Suppose that \(\delta \epsilon \) is such that it changes sign under an inversion of the (xyz) coordinate system \(\delta \epsilon \rightarrow -\delta \epsilon \). Such an inversion reverses the sense of rotation, and must interchange the two modes \(\phi _1\) and \(\phi _2\) (i.e. it is equivalent to swapping the eigenvectors of the rotation matrix). Thus, for this particular form of perturbation

$$\begin{aligned} \int \phi _{1}^{\star }\delta \epsilon \phi _1\,{\text{ d }}^{2}\varvec{x}=-\int \phi _{2}^{\star }\delta \epsilon \phi _2\,{\text{ d }}^{2}\varvec{x} \end{aligned}$$
(158)

implying that Eqns. (154) and (155) simply reduce to, \(\lambda =\delta k_0/k_0\), and \(m=(1/2)\int \phi _2^{\star }\,\delta \epsilon \,\phi _2\,{\text{ d }}^{2}\varvec{x}\). If m changes as a function of x alone, homogeneous at infinity and smoothly changing from \(-\lambda \) to \(+\lambda \), then there is a general solution to (157)

$$\begin{aligned} |\psi \rangle =\textrm{e}^{-\frac{1}{v}\int _0^x m(x')\,{\text{ d }}x'+\textrm{i}k_y y}\frac{1}{\sqrt{2}}\left( \begin{matrix}1\\ \textrm{i}\end{matrix}\right) \end{aligned}$$
(159)

which holds only for \(\lambda =-v k_y\), and hence only a negative phase velocity. Assuming \(|m|=\lambda \) as \(|x|\rightarrow \infty \), the mode (159) takes the form

$$\begin{aligned} |\psi \rangle \propto \textrm{e}^{-|k_y|(|x|-\textrm{i}y)} \end{aligned}$$
(160)

i.e. an analytic function of \(\mathcal {Z}\) or \(\mathcal {Z}^{\star }\), depending on which side of the interface we are considering. This mode is a special case of the one–way propagation Jackiw–Rebbi mode of the two dimensional Dirac equation [50]. Again, the idea of enforcing one–way propagation of a wave through demanding analyticity—in this case finding unidirectional interface state through connecting materials where the wave behaves as a function of \(\mathcal {Z}\) and \(\mathcal {Z}^{\star }\)—is a simple shortcut to findings that are ordinarily connected with topological arguments [51].

9 Concluding Remarks

Topology is a deep subject that a physicist can easily get lost in. At the beginning of the tutorial we spent some time building up some small foundations of topology, for the special case of vectors living on closed surfaces. As many physicists do not receive any education in this area of mathematics, we hope that this will be a useful introduction, clarifying the origins of the infamous “Chern number”, in addition to the connection between this invariant and the number of trapped wave at an interface.

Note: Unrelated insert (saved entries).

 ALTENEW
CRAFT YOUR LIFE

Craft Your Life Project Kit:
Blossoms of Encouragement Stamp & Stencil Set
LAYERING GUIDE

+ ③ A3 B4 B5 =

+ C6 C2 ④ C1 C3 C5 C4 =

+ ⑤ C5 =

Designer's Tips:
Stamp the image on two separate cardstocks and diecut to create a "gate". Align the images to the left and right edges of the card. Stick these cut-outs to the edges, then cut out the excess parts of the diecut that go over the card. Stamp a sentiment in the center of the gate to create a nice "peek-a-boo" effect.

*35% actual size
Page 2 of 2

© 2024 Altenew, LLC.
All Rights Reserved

Although powerful, in the author’s view it is also problematic that the prediction of topological interface states lacks any local information about either the wave behaviour, or the properties of the interface. This makes it very difficult to understand the origins of these one–way interface states. What is it about the material that leads to this one way propagation, and could we have predicted these states without using topology?

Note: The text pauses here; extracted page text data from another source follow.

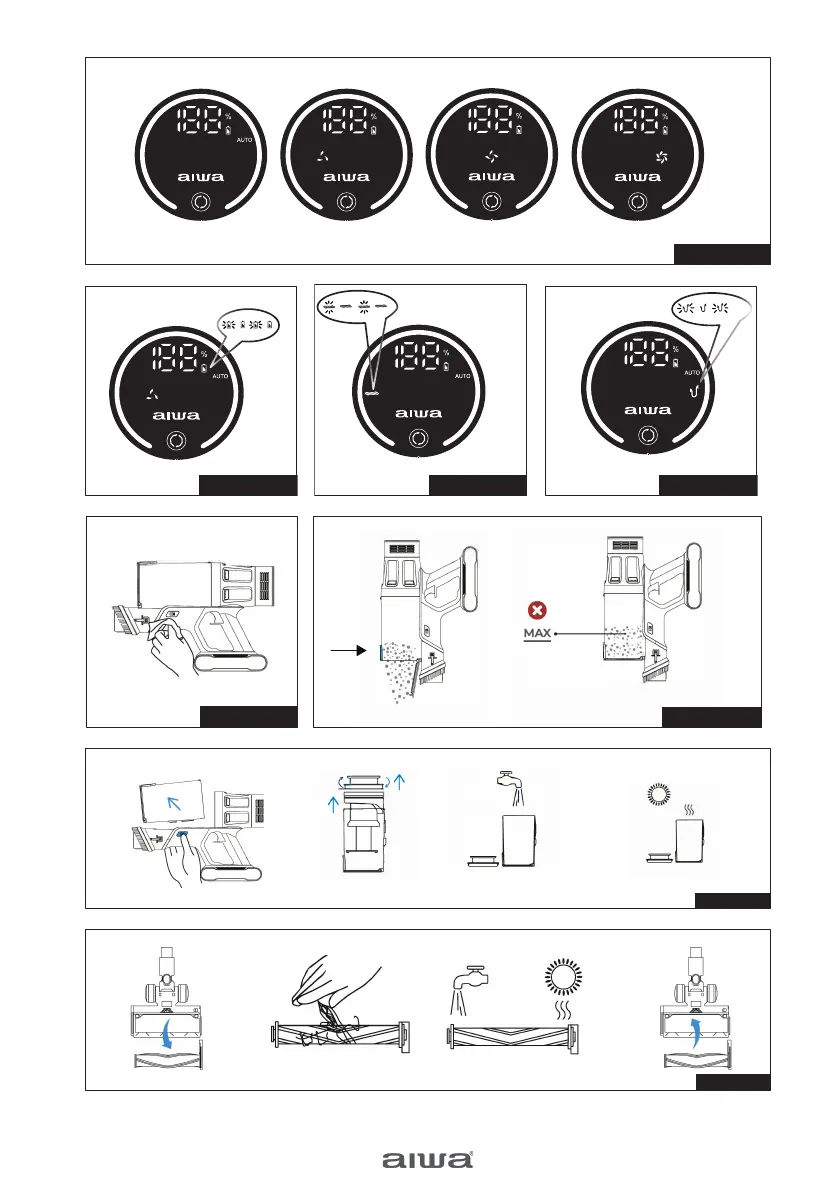 188 %
AUTO
aiwa

188 %
aiwa

188 %
aiwa

188 %
aiwa

188 %
AUTO
aiwa

188 %
AUTO
aiwa

188 %
AUTO
aiwa

MAX

aiwa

The Chern number records the number and type of critical points in the Berry connection over e.g. the torus corresponding to the first Brillouin zone. In the second half of the tutorial we showed in some examples that these critical points correspond to points where the refractive index is zero. In terms of crystal optics the refractive index at these points vanishes in a complex direction, e.g. \(\varvec{e}_{x}+\textrm{i}\varvec{e}_{y}\). This is equivalent to the wave satisfying the Cauchy–Riemann conditions and thus circulating in only one direction, which is the origin of the one–way propagation of the interface states found from a topological calculation. Finding these zero index points can thus be used as a shortcut to find one–way propagating interface modes, as shown in our examples in electromagnetic materials, elastic continua, and periodic materials. The reader may find this a useful alternative to standard topological calculations.